[[ Supplied data, beginning ]]

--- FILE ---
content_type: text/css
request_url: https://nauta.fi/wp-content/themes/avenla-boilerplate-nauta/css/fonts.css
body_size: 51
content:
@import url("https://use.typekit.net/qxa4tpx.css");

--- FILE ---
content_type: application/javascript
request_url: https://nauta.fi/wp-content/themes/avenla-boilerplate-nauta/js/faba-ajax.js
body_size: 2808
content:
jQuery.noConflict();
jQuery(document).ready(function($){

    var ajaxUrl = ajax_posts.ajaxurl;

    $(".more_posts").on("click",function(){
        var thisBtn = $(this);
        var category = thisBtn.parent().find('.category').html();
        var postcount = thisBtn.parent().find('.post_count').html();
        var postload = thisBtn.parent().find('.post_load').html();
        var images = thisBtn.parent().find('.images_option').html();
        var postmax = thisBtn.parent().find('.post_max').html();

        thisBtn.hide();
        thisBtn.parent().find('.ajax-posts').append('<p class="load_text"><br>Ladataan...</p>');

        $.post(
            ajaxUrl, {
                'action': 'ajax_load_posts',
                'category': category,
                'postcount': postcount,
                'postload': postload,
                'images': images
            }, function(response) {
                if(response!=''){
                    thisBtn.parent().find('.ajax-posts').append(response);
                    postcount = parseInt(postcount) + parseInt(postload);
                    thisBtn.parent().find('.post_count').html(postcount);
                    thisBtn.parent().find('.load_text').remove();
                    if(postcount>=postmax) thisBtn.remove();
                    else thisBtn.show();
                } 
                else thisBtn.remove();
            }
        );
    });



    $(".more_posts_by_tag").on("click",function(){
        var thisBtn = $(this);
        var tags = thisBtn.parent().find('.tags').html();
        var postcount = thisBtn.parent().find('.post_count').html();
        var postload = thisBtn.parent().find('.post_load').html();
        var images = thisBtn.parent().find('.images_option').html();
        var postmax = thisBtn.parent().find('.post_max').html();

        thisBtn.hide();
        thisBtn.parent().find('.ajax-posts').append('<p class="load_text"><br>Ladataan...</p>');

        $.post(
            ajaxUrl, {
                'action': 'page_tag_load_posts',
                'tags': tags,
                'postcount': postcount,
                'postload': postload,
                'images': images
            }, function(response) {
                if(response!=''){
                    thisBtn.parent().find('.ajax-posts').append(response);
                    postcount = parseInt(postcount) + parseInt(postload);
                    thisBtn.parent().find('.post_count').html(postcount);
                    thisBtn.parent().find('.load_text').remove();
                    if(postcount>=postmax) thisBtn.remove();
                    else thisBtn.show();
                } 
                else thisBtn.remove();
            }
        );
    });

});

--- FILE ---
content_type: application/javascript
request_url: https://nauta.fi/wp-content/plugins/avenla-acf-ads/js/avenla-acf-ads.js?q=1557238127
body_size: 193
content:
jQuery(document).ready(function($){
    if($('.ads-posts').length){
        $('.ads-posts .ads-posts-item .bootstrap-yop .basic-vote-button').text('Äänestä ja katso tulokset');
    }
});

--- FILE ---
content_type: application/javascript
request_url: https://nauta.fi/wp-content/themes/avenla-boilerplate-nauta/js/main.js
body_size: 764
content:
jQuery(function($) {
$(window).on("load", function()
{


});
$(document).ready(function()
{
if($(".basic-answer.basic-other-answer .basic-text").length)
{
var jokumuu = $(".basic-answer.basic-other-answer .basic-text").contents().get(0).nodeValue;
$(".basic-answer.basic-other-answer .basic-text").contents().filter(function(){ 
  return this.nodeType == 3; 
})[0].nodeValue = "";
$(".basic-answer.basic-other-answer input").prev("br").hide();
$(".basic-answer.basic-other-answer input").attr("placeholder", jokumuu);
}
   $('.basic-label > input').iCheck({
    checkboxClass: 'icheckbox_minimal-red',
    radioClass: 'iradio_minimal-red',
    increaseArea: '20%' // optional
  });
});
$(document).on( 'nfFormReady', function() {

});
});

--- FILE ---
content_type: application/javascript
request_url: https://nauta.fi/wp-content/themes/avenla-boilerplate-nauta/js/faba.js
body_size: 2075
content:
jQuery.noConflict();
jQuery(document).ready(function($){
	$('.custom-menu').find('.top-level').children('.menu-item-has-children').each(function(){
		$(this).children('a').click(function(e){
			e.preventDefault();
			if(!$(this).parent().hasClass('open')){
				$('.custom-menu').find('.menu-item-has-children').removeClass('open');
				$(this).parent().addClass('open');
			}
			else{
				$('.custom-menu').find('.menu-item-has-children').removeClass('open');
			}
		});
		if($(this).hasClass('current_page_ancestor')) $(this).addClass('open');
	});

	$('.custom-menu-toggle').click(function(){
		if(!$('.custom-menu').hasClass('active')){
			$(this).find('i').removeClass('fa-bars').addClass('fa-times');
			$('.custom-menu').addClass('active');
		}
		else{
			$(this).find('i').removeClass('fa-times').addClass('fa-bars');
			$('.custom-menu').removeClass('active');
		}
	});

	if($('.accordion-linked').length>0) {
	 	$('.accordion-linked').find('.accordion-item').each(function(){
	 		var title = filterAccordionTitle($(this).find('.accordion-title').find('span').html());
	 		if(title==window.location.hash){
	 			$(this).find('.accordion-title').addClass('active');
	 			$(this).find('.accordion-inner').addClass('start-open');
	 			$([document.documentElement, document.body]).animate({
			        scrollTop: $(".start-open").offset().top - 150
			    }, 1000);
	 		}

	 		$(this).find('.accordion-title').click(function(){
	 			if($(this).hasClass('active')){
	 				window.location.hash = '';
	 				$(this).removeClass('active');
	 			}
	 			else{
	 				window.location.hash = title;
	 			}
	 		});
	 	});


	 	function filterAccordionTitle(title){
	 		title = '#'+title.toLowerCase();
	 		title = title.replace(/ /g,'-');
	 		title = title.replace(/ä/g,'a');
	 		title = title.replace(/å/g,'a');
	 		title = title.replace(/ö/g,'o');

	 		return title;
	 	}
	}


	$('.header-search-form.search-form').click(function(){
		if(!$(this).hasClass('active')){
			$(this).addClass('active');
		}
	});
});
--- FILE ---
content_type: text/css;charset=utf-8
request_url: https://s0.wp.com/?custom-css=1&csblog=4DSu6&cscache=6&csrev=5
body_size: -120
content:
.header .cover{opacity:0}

[[ Supplied data, end ]]

Exercise brief:
An unaltered transcription of all the data above is needed.

Expected answer:
--- FILE ---
content_type: text/css
request_url: https://nauta.fi/wp-content/themes/avenla-boilerplate-nauta/css/fonts.css
body_size: 51
content:
@import url("https://use.typekit.net/qxa4tpx.css");

--- FILE ---
content_type: application/javascript
request_url: https://nauta.fi/wp-content/themes/avenla-boilerplate-nauta/js/faba-ajax.js
body_size: 2808
content:
jQuery.noConflict();
jQuery(document).ready(function($){

    var ajaxUrl = ajax_posts.ajaxurl;

    $(".more_posts").on("click",function(){
        var thisBtn = $(this);
        var category = thisBtn.parent().find('.category').html();
        var postcount = thisBtn.parent().find('.post_count').html();
        var postload = thisBtn.parent().find('.post_load').html();
        var images = thisBtn.parent().find('.images_option').html();
        var postmax = thisBtn.parent().find('.post_max').html();

        thisBtn.hide();
        thisBtn.parent().find('.ajax-posts').append('<p class="load_text"><br>Ladataan...</p>');

        $.post(
            ajaxUrl, {
                'action': 'ajax_load_posts',
                'category': category,
                'postcount': postcount,
                'postload': postload,
                'images': images
            }, function(response) {
                if(response!=''){
                    thisBtn.parent().find('.ajax-posts').append(response);
                    postcount = parseInt(postcount) + parseInt(postload);
                    thisBtn.parent().find('.post_count').html(postcount);
                    thisBtn.parent().find('.load_text').remove();
                    if(postcount>=postmax) thisBtn.remove();
                    else thisBtn.show();
                } 
                else thisBtn.remove();
            }
        );
    });



    $(".more_posts_by_tag").on("click",function(){
        var thisBtn = $(this);
        var tags = thisBtn.parent().find('.tags').html();
        var postcount = thisBtn.parent().find('.post_count').html();
        var postload = thisBtn.parent().find('.post_load').html();
        var images = thisBtn.parent().find('.images_option').html();
        var postmax = thisBtn.parent().find('.post_max').html();

        thisBtn.hide();
        thisBtn.parent().find('.ajax-posts').append('<p class="load_text"><br>Ladataan...</p>');

        $.post(
            ajaxUrl, {
                'action': 'page_tag_load_posts',
                'tags': tags,
                'postcount': postcount,
                'postload': postload,
                'images': images
            }, function(response) {
                if(response!=''){
                    thisBtn.parent().find('.ajax-posts').append(response);
                    postcount = parseInt(postcount) + parseInt(postload);
                    thisBtn.parent().find('.post_count').html(postcount);
                    thisBtn.parent().find('.load_text').remove();
                    if(postcount>=postmax) thisBtn.remove();
                    else thisBtn.show();
                } 
                else thisBtn.remove();
            }
        );
    });

});

--- FILE ---
content_type: application/javascript
request_url: https://nauta.fi/wp-content/plugins/avenla-acf-ads/js/avenla-acf-ads.js?q=1557238127
body_size: 193
content:
jQuery(document).ready(function($){
    if($('.ads-posts').length){
        $('.ads-posts .ads-posts-item .bootstrap-yop .basic-vote-button').text('Äänestä ja katso tulokset');
    }
});

--- FILE ---
content_type: application/javascript
request_url: https://nauta.fi/wp-content/themes/avenla-boilerplate-nauta/js/main.js
body_size: 764
content:
jQuery(function($) {
$(window).on("load", function()
{


});
$(document).ready(function()
{
if($(".basic-answer.basic-other-answer .basic-text").length)
{
var jokumuu = $(".basic-answer.basic-other-answer .basic-text").contents().get(0).nodeValue;
$(".basic-answer.basic-other-answer .basic-text").contents().filter(function(){ 
  return this.nodeType == 3; 
})[0].nodeValue = "";
$(".basic-answer.basic-other-answer input").prev("br").hide();
$(".basic-answer.basic-other-answer input").attr("placeholder", jokumuu);
}
   $('.basic-label > input').iCheck({
    checkboxClass: 'icheckbox_minimal-red',
    radioClass: 'iradio_minimal-red',
    increaseArea: '20%' // optional
  });
});
$(document).on( 'nfFormReady', function() {

});
});

--- FILE ---
content_type: application/javascript
request_url: https://nauta.fi/wp-content/themes/avenla-boilerplate-nauta/js/faba.js
body_size: 2075
content:
jQuery.noConflict();
jQuery(document).ready(function($){
	$('.custom-menu').find('.top-level').children('.menu-item-has-children').each(function(){
		$(this).children('a').click(function(e){
			e.preventDefault();
			if(!$(this).parent().hasClass('open')){
				$('.custom-menu').find('.menu-item-has-children').removeClass('open');
				$(this).parent().addClass('open');
			}
			else{
				$('.custom-menu').find('.menu-item-has-children').removeClass('open');
			}
		});
		if($(this).hasClass('current_page_ancestor')) $(this).addClass('open');
	});

	$('.custom-menu-toggle').click(function(){
		if(!$('.custom-menu').hasClass('active')){
			$(this).find('i').removeClass('fa-bars').addClass('fa-times');
			$('.custom-menu').addClass('active');
		}
		else{
			$(this).find('i').removeClass('fa-times').addClass('fa-bars');
			$('.custom-menu').removeClass('active');
		}
	});

	if($('.accordion-linked').length>0) {
	 	$('.accordion-linked').find('.accordion-item').each(function(){
	 		var title = filterAccordionTitle($(this).find('.accordion-title').find('span').html());
	 		if(title==window.location.hash){
	 			$(this).find('.accordion-title').addClass('active');
	 			$(this).find('.accordion-inner').addClass('start-open');
	 			$([document.documentElement, document.body]).animate({
			        scrollTop: $(".start-open").offset().top - 150
			    }, 1000);
	 		}

	 		$(this).find('.accordion-title').click(function(){
	 			if($(this).hasClass('active')){
	 				window.location.hash = '';
	 				$(this).removeClass('active');
	 			}
	 			else{
	 				window.location.hash = title;
	 			}
	 		});
	 	});


	 	function filterAccordionTitle(title){
	 		title = '#'+title.toLowerCase();
	 		title = title.replace(/ /g,'-');
	 		title = title.replace(/ä/g,'a');
	 		title = title.replace(/å/g,'a');
	 		title = title.replace(/ö/g,'o');

	 		return title;
	 	}
	}


	$('.header-search-form.search-form').click(function(){
		if(!$(this).hasClass('active')){
			$(this).addClass('active');
		}
	});
});
--- FILE ---
content_type: text/css;charset=utf-8
request_url: https://s0.wp.com/?custom-css=1&csblog=4DSu6&cscache=6&csrev=5
body_size: -120
content:
.header .cover{opacity:0}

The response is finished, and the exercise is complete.